Of course, that doesn't mean we're not willing to get creative. "Fashion is becoming much more a part of flooring," says David Baker of Floor Coverings International in Stratford, and as such the selection of hardwood types, colors and sizes more varied than ever before. Yes, oak "strip" flooring is still the standard. But then there's fashionable hickory and cypress; up-and-coming exotics like Brazilian cherry and Santos mahogany; bamboo (yes, technically it's a grass-but this highly renewable grass can grow more than a foot a day and makes for floors comparable to hardwood in both strength and durability); wide-width planks that add substance; and hand-scraped specialties that mimic the look of a reclaimed floor.
The  key to remember for your revolving-door kitchen is that "the strength of any wood is the finish," says Baker, and "prefinished wood is going to be at least seven times as hard as anything you can get custom finished in your home."

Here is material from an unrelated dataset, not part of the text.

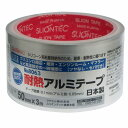 maxell No.8063 耐熱アルミテープ 50mm×3m【マフラー エキゾースト エキパイ】【配管 補修】【アストロプロダクツ】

But what of your other options? Cork, like bamboo, is increasingly popular among those looking to beautify and, at the same time, commit to the common good. Available in both tongue-and-groove panels and tiles, it's a natural beauty that is cushy on the feet, antimicrobial, and made from bark stripped from the cork oak tree, which naturally regenerates itself and comes to no harm. Happy trees, happy people, happy planet.
Concrete is also one of the fastest-growing trends. Colors, textures, finishes . . . your options are unlimited. Color can be mixed right into the concrete and specialized stamps used to create different patterns and/or textures, or you can turn to companies like Greenwich's Ann Sacks, with concrete tile collections that span the design spectrum. Two recent introductions include vibrant Paccha, with its echoes of Morocco, and already popular large-format Aeon tiles that could not be more chic and clean. Each, says Ann Sacks' Emily Bolls, combine "durability with a modern aesthetic."
Finally, if you prefer a more traditional tile, whether a luxury natural stone like tumbled marble, travertine or granite, or a durable ceramic (whose varieties seem to get better looking each day), keep in mind that "bigger" is definitely viewed as "better" these days. Think in terms of 18 by 18, even 18-by-36 big boys for an expansive, finished look with fewer grout lines.